» GIVEN PROBLEM
Copy out all the records below, renaming "white wall" to "pale wall" wherever it occurs and changing nothing else. Leave the pictures out of your copy.
[begin PROVIDED DATA]
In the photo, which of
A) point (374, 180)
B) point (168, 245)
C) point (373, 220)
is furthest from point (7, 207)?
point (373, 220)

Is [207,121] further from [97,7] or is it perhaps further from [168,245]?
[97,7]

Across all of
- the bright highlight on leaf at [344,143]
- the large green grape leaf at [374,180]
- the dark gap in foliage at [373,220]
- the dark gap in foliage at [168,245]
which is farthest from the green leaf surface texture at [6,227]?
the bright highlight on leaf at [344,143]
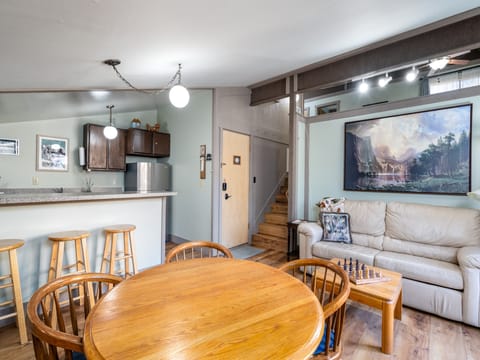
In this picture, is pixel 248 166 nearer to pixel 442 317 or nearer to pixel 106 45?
pixel 106 45

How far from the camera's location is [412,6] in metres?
2.25

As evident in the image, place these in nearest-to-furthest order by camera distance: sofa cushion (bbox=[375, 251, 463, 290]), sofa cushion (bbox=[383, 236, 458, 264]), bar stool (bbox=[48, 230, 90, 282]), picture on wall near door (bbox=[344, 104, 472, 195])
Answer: bar stool (bbox=[48, 230, 90, 282]) < sofa cushion (bbox=[375, 251, 463, 290]) < sofa cushion (bbox=[383, 236, 458, 264]) < picture on wall near door (bbox=[344, 104, 472, 195])

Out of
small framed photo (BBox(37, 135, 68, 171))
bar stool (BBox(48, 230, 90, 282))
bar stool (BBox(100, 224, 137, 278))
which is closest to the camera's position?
bar stool (BBox(48, 230, 90, 282))

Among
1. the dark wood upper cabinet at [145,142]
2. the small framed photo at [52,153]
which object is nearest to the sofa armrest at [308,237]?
the dark wood upper cabinet at [145,142]

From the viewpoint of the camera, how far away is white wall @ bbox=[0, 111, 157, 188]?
13.2ft

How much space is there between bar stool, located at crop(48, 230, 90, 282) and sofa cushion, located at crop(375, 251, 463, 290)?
→ 2.92 metres

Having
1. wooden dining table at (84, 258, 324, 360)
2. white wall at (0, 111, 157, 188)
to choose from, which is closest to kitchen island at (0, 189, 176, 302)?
wooden dining table at (84, 258, 324, 360)

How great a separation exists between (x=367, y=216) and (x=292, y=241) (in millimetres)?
1166

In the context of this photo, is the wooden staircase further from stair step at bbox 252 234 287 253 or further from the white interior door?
the white interior door

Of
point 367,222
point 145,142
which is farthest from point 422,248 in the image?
point 145,142

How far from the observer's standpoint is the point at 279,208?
16.4 ft

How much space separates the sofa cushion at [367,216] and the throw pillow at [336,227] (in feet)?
0.36

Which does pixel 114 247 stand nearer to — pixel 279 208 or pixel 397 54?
pixel 279 208

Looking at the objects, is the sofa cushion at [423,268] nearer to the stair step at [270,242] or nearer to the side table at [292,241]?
the side table at [292,241]
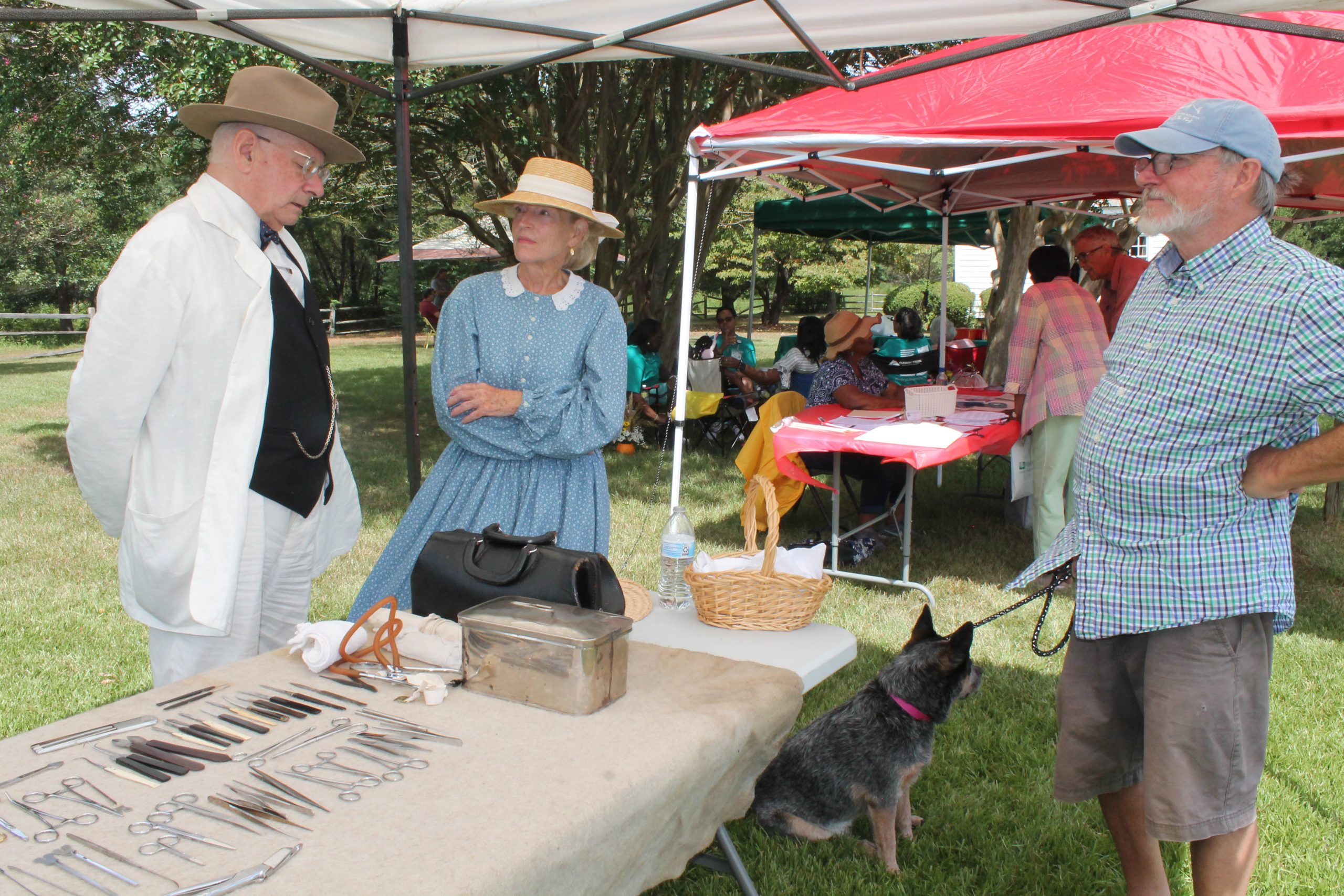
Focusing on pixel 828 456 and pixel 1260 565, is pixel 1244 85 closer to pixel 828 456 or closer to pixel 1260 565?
pixel 828 456

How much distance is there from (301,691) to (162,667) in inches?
30.6

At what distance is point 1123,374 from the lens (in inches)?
80.1

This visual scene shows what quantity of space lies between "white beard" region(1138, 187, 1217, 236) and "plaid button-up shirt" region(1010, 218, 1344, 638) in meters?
0.07

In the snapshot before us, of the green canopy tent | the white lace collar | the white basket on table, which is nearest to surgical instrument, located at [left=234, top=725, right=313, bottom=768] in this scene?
the white lace collar

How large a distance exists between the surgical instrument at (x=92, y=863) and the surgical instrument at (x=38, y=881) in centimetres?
4

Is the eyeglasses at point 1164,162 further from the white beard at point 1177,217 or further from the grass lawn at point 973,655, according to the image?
the grass lawn at point 973,655

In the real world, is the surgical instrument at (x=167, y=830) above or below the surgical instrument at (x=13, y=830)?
below

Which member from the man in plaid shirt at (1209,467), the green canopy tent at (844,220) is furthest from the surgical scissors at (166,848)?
the green canopy tent at (844,220)

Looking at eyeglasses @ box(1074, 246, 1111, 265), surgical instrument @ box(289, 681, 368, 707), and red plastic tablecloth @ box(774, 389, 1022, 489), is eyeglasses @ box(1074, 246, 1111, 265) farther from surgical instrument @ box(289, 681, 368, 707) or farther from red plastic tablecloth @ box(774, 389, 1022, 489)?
surgical instrument @ box(289, 681, 368, 707)

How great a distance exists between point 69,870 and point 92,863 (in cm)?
2

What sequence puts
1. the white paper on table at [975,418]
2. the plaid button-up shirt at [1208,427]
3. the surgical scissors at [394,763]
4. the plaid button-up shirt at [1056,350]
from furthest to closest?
1. the white paper on table at [975,418]
2. the plaid button-up shirt at [1056,350]
3. the plaid button-up shirt at [1208,427]
4. the surgical scissors at [394,763]

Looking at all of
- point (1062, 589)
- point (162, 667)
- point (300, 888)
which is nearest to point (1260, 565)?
point (300, 888)

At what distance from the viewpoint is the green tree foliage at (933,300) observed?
1014 inches

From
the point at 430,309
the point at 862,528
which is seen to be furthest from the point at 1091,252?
the point at 430,309
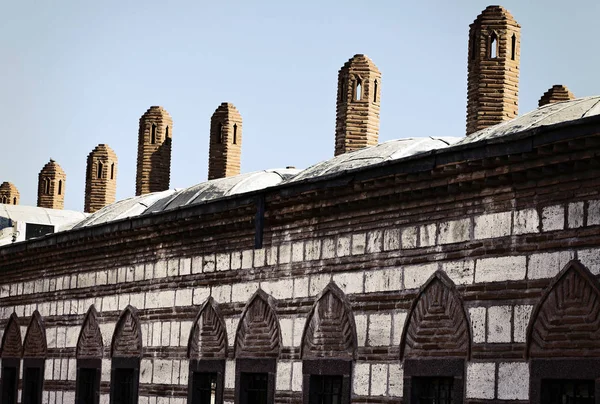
[end PROVIDED DATA]
» RESPONSE TO THIS TASK
In the photo, which of
A) point (374, 180)
B) point (168, 245)
C) point (373, 220)
is furthest from point (7, 207)?
point (373, 220)

Is [207,121] further from [97,7] or is it perhaps further from [168,245]?
[97,7]

Across all of
- the bright highlight on leaf at [344,143]
- the large green grape leaf at [374,180]
- the dark gap in foliage at [373,220]
- the dark gap in foliage at [168,245]
which is farthest from the green leaf surface texture at [6,227]?
the bright highlight on leaf at [344,143]
In this picture, is pixel 248 166 nearer to pixel 442 317 or nearer to pixel 106 45?
pixel 106 45

How far from the camera's location is [412,6] in metres?
2.25

As evident in the image, place these in nearest-to-furthest order by camera distance: sofa cushion (bbox=[375, 251, 463, 290]), sofa cushion (bbox=[383, 236, 458, 264]), bar stool (bbox=[48, 230, 90, 282]), picture on wall near door (bbox=[344, 104, 472, 195])
Answer: bar stool (bbox=[48, 230, 90, 282]) < sofa cushion (bbox=[375, 251, 463, 290]) < sofa cushion (bbox=[383, 236, 458, 264]) < picture on wall near door (bbox=[344, 104, 472, 195])

Out of
small framed photo (BBox(37, 135, 68, 171))
bar stool (BBox(48, 230, 90, 282))
bar stool (BBox(100, 224, 137, 278))
which is closest to the camera's position?
bar stool (BBox(48, 230, 90, 282))

Among
1. the dark wood upper cabinet at [145,142]
2. the small framed photo at [52,153]
which object is nearest to the sofa armrest at [308,237]?
the dark wood upper cabinet at [145,142]

From the viewpoint of the camera, how far away is pale wall @ bbox=[0, 111, 157, 188]?
13.2ft

How much space is there between bar stool, located at crop(48, 230, 90, 282) and sofa cushion, located at crop(375, 251, 463, 290)?
→ 2.92 metres

Having
1. wooden dining table at (84, 258, 324, 360)
2. pale wall at (0, 111, 157, 188)
to choose from, which is closest to kitchen island at (0, 189, 176, 302)?
wooden dining table at (84, 258, 324, 360)

How great a separation exists between (x=367, y=216) and (x=292, y=241) (in millimetres)?
1166

In the context of this photo, is the wooden staircase further from stair step at bbox 252 234 287 253 or further from the white interior door?
the white interior door

Of
point 367,222
point 145,142
which is farthest from point 422,248 in the image?
point 145,142

How far from the observer's standpoint is the point at 279,208?
16.4 ft

How much space separates the sofa cushion at [367,216] and the throw pillow at [336,227] (in feet)?
0.36

Which does pixel 114 247 stand nearer to — pixel 279 208 or pixel 397 54?
pixel 279 208

Looking at the objects, is the sofa cushion at [423,268] nearer to the stair step at [270,242] or nearer to the side table at [292,241]?
the side table at [292,241]
Focusing on pixel 828 456 and pixel 1260 565, is pixel 1244 85 closer to pixel 828 456 or closer to pixel 1260 565?
pixel 828 456

How much distance is there from (301,691) to (162,667) in inches?
30.6

At what distance is point 1123,374 from the lens (in inches)?
80.1

This visual scene shows what quantity of space lies between "white beard" region(1138, 187, 1217, 236) and "plaid button-up shirt" region(1010, 218, 1344, 638) in meters?
0.07

In the snapshot before us, of the green canopy tent | the white lace collar | the white basket on table, which is nearest to surgical instrument, located at [left=234, top=725, right=313, bottom=768] in this scene?
the white lace collar

How large a distance exists between the surgical instrument at (x=92, y=863) and the surgical instrument at (x=38, y=881) in centimetres?
4

Is the eyeglasses at point 1164,162 further from the white beard at point 1177,217 or further from the grass lawn at point 973,655, according to the image?
the grass lawn at point 973,655

In the real world, is the surgical instrument at (x=167, y=830) above or below the surgical instrument at (x=13, y=830)?
below

Which member from the man in plaid shirt at (1209,467), the green canopy tent at (844,220) is furthest from the surgical scissors at (166,848)?
the green canopy tent at (844,220)

Looking at eyeglasses @ box(1074, 246, 1111, 265), surgical instrument @ box(289, 681, 368, 707), and red plastic tablecloth @ box(774, 389, 1022, 489), is eyeglasses @ box(1074, 246, 1111, 265) farther from surgical instrument @ box(289, 681, 368, 707) or farther from red plastic tablecloth @ box(774, 389, 1022, 489)?
surgical instrument @ box(289, 681, 368, 707)

How great a distance exists between point 69,870 and point 92,863 (in cm)?
2

What sequence puts
1. the white paper on table at [975,418]
2. the plaid button-up shirt at [1208,427]
3. the surgical scissors at [394,763]
4. the plaid button-up shirt at [1056,350]
from furthest to closest?
1. the white paper on table at [975,418]
2. the plaid button-up shirt at [1056,350]
3. the plaid button-up shirt at [1208,427]
4. the surgical scissors at [394,763]

Looking at all of
- point (1062, 589)
- point (162, 667)
- point (300, 888)
which is nearest to point (1260, 565)?
point (300, 888)

At what distance from the viewpoint is the green tree foliage at (933,300) observed?
1014 inches

From
the point at 430,309
the point at 862,528
which is seen to be furthest from the point at 1091,252?
the point at 430,309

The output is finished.